TEXT SEGMENT:
Recently Dr Graham Foster my Co-Director and I visited The Welsh National Assembly.  We were invited to a reception organised by the Port of Milford Haven to both celebrate development in the Milford Haven Waterway and explore further opportunities for industry and employment.  Marine Power Systems (MPS) was also used as a case study due to our activity in the Port, production, testing and future plans for our wave energy converter device WaveSub.

Marine Power Systems has increasingly become recognised for its growing contribution to the Welsh economy, thanks in no small part to European and Welsh Government funding for the development of WaveSub.

But, this blog is not focused on our work over the past nine years, more so the year of 2017. Both in terms of what has been and what’s to come. With the past 12 months seeing a record 86% of Europe’s new power from renewables and a US solar sector now employing an unprecedented 260,000, there’s been much in the public domain on the success stories of solar and wind power. As such, I want to offer some insight on the wave power story for 2017.

RAW DATA:
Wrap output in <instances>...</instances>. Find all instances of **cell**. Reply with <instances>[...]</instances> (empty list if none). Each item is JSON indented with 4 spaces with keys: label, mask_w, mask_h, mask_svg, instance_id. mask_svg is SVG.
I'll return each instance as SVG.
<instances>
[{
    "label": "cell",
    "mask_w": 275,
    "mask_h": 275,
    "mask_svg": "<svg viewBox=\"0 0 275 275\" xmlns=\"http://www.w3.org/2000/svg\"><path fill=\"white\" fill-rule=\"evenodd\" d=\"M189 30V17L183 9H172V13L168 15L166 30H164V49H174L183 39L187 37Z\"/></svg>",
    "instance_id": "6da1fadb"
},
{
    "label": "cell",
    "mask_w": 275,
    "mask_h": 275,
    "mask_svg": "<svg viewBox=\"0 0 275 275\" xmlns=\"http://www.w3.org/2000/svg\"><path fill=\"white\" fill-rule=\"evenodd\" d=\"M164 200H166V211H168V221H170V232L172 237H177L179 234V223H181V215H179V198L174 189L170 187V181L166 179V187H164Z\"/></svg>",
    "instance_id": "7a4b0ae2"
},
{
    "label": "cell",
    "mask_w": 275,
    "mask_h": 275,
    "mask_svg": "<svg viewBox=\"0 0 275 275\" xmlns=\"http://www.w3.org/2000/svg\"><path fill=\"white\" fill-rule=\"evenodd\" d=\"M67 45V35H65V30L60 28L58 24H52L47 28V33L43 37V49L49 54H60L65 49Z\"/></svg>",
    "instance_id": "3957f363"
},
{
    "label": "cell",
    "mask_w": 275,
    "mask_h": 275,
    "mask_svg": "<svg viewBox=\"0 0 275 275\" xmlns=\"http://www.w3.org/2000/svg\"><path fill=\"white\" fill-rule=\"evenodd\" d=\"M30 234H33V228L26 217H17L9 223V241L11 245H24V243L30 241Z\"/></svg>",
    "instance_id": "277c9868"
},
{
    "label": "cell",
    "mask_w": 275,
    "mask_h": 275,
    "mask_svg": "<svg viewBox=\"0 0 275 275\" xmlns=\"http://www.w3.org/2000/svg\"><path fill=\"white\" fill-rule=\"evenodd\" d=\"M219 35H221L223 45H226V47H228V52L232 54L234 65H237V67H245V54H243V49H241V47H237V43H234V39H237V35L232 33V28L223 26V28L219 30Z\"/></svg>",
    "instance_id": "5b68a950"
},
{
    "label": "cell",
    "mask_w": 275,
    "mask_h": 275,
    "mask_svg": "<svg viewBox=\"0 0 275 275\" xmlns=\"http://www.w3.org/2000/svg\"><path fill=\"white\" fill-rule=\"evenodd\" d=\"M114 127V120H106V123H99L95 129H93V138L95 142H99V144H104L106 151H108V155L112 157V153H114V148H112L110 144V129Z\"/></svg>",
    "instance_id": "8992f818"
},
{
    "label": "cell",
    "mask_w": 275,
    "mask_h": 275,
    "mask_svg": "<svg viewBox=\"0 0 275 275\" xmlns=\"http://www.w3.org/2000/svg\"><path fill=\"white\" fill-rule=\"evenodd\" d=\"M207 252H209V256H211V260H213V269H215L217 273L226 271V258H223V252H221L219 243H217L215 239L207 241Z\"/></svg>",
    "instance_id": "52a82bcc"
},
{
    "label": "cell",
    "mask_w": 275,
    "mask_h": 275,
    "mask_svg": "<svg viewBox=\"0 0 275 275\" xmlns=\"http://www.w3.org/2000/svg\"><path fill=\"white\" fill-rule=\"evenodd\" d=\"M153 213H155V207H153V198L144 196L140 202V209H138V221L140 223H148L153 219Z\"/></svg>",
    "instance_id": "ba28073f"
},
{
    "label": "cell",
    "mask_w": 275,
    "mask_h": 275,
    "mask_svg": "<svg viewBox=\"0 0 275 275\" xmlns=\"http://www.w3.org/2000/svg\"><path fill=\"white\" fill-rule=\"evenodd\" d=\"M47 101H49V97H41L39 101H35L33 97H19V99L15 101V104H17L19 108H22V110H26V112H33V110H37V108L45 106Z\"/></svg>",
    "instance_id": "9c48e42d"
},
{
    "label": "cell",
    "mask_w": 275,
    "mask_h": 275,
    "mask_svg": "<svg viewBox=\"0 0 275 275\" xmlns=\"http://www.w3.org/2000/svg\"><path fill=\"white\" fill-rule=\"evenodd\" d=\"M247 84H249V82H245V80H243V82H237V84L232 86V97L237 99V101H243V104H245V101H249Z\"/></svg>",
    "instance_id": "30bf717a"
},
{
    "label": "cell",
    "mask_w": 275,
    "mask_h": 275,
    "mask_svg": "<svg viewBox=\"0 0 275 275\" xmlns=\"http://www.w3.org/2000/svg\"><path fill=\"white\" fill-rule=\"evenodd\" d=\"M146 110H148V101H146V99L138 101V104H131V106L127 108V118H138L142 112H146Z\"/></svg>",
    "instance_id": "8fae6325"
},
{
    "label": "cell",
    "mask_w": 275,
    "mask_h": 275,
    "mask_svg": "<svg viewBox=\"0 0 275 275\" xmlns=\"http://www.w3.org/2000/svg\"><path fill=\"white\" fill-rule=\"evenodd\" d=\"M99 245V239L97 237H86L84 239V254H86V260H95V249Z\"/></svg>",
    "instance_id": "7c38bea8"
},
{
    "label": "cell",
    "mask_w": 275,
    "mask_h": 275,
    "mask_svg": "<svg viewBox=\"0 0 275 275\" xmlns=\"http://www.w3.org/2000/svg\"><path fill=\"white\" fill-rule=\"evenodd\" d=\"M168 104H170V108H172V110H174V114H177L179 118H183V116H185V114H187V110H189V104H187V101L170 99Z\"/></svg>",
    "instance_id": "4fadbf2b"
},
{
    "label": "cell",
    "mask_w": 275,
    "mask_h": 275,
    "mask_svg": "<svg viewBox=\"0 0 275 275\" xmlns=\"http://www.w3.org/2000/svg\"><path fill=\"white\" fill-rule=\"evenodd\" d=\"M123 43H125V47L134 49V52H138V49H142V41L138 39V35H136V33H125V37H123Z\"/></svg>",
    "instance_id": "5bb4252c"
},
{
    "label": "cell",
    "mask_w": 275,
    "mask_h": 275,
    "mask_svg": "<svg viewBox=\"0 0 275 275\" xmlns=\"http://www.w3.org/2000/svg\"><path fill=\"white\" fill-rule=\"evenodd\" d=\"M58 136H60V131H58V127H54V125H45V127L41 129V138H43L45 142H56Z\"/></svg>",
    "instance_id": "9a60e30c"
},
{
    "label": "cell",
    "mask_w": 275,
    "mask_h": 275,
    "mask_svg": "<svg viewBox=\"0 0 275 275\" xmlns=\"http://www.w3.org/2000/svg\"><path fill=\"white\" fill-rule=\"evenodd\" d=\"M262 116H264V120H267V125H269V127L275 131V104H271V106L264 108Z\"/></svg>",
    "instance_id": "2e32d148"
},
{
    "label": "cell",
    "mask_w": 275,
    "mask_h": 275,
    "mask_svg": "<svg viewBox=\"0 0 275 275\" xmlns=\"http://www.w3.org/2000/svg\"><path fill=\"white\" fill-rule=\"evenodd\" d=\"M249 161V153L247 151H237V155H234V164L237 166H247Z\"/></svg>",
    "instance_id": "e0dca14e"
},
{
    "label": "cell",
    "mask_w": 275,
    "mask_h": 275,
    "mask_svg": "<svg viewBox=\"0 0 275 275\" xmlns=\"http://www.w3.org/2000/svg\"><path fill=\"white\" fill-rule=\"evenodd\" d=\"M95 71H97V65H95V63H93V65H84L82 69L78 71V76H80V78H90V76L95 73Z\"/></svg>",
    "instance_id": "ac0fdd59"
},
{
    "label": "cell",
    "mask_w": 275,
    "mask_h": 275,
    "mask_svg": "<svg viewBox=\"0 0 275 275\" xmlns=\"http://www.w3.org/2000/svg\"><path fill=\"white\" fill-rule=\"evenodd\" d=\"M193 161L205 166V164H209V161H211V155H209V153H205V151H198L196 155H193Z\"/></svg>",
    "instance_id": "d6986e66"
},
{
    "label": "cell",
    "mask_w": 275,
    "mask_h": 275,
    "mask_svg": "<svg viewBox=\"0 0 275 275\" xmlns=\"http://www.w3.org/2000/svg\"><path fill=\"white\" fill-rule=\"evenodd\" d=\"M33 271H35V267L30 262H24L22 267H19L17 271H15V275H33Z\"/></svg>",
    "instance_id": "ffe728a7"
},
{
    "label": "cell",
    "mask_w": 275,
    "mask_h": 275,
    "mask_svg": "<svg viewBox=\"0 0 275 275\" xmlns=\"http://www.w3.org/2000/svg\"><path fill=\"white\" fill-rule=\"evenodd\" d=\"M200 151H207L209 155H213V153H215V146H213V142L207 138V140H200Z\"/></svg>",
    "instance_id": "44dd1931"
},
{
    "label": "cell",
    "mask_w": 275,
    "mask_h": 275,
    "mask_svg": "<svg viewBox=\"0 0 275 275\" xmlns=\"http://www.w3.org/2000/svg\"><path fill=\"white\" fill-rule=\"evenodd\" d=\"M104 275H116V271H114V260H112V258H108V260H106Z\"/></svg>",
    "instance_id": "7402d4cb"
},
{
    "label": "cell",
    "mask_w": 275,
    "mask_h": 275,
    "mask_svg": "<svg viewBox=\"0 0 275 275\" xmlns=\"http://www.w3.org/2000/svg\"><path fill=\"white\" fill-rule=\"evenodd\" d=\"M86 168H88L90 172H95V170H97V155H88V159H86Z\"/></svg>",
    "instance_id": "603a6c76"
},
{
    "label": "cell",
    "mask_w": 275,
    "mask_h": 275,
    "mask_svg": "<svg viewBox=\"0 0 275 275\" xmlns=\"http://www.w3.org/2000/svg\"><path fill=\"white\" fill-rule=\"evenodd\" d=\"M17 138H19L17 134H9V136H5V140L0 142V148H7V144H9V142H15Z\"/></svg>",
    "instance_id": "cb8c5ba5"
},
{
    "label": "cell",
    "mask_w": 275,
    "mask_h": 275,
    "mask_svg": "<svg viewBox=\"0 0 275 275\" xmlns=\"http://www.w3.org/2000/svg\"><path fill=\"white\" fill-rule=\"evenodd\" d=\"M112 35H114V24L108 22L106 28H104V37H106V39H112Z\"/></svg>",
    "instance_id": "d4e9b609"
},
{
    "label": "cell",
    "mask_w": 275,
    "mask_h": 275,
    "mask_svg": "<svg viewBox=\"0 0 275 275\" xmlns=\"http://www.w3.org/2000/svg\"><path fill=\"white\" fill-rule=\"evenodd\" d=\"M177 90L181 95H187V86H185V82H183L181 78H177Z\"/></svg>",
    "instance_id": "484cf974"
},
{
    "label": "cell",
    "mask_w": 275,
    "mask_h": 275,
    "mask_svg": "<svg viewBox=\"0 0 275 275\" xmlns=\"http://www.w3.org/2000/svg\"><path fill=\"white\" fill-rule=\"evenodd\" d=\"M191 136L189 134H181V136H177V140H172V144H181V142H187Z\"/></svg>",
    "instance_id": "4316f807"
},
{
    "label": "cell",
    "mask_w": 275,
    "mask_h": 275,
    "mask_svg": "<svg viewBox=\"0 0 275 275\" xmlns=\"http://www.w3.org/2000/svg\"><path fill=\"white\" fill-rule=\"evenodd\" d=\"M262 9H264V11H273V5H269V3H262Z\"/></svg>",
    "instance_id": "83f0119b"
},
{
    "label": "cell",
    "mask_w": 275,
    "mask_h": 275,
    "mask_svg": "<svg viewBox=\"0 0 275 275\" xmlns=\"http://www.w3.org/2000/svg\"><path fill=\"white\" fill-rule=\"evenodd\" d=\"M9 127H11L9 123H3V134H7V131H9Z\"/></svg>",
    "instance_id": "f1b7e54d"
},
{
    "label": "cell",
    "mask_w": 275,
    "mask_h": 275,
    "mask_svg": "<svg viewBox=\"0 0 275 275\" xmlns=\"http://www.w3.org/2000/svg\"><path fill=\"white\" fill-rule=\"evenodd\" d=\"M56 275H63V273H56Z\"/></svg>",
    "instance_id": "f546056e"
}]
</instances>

TO DO:
**a.** Output the blog post's wording starting at "Recently Dr Graham" and ending at "development of WaveSub.".
**b.** According to the blog post, what share of Europe's new power came from renewables in the past 12 months?
The records aren't needed for any of this.

SOLUTION LIST:
**a.**
Recently Dr Graham Foster my Co-Director and I visited The Welsh National Assembly.  We were invited to a reception organised by the Port of Milford Haven to both celebrate development in the Milford Haven Waterway and explore further opportunities for industry and employment.  Marine Power Systems (MPS) was also used as a case study due to our activity in the Port, production, testing and future plans for our wave energy converter device WaveSub.

Marine Power Systems has increasingly become recognised for its growing contribution to the Welsh economy, thanks in no small part to European and Welsh Government funding for the development of WaveSub.

**b.** A record 86%.